[RFC,2/2,precommit] Add codespell

Message ID 20241129161707.25292-3-tdevries@suse.de
State New
Headers
Series Add codespell hook |

Checks

Context Check Description
linaro-tcwg-bot/tcwg_gdb_build--master-aarch64 warning Skipped upon request
linaro-tcwg-bot/tcwg_gdb_build--master-arm warning Skipped upon request

Commit Message

Tom de Vries Nov. 29, 2024, 4:17 p.m. UTC
  Add a pre-commit codespell hook.

We use a custom one (gdb/contrib/codespell.sh) rather than the regular one
because:
- it allows us downgrade detected spelling mistakes from errors aborting a
  commit, to warnings that can be inspected after the commit has finished, and
- it allows us to check only the staged part of a file rather than the
  entire file, greatly reducing noise.

Both of these items are intended to avoid disrupting developer workflow as
much as possible, while giving useful information.
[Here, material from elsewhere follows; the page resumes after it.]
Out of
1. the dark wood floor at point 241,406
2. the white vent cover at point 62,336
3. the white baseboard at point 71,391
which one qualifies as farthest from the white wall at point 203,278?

To demonstrate usage, consider gdb/ada-lang.c, which is not codespell clean:
...
$ ./gdb/contrib/codespell.sh gdb/ada-lang.c
gdb/ada-lang.c:847: Olt ==> Old
gdb/ada-lang.c:858: Onot ==> Note, Not
gdb/ada-lang.c:1533: alpha-numeric ==> alphanumeric
gdb/ada-lang.c:3047: arithmetics ==> arithmetic
gdb/ada-lang.c:5440: re-use ==> reuse
gdb/ada-lang.c:9353: swith ==> switch
gdb/ada-lang.c:9771: separatly ==> separately
gdb/ada-lang.c:11749: suport ==> support
gdb/ada-lang.c:11756: suport ==> support
gdb/ada-lang.c:13655: statics ==> statistics
...

Now let's introduce a typo:
...
$ echo "This is the wrong adres" >> gdb/ada-lang.c
...
and commit it:
...
$ git commit -a -m typo
black................................................(no files to check)Skipped
flake8...............................................(no files to check)Skipped
isort................................................(no files to check)Skipped
gdb/scripts/codespell.sh --always-pass --staged..........................Passed
- hook id: codespell
- duration: 0.29s

> This is the wrong adres
gdb/ada-lang.c: adres ==> address

[precommit/codespell-2 47baee9867b] typo
 1 file changed, 1 insertion(+)
...

As we can see:
- the commit succeeded,
- the introduced typo was noticed, and
- only the introduced typo was noticed.

The current implementation of gdb/contrib/codespell.sh --staged fails to print
the line number, so I've added -C0 to make the context clear, which get us the
first line here:
...
> This is the wrong adres
gdb/ada-lang.c: adres ==> address
...
---
 .pre-commit-config.yaml | 9 +++++++++
 1 file changed, 9 insertions(+)
  

Patch

diff --git a/.pre-commit-config.yaml b/.pre-commit-config.yaml
index 070631c0f16..b1b4c2677b3 100644
--- a/.pre-commit-config.yaml
+++ b/.pre-commit-config.yaml
@@ -59,3 +59,12 @@  repos:
     - id: isort
       types_or: [file]
       files: 'gdb/.*\.py(\.in)?$'
+  - repo: local
+    hooks:
+    - id: codespell
+      name: gdb/scripts/codespell.sh --always-pass --staged
+      language: script
+      entry: ./gdb/contrib/codespell.sh
+      args: [ "--always-pass", "--staged", "--", "-C0", "--" ]
+      files: '^(gdb|gdbsupport|gdbserver)/'
+      verbose: true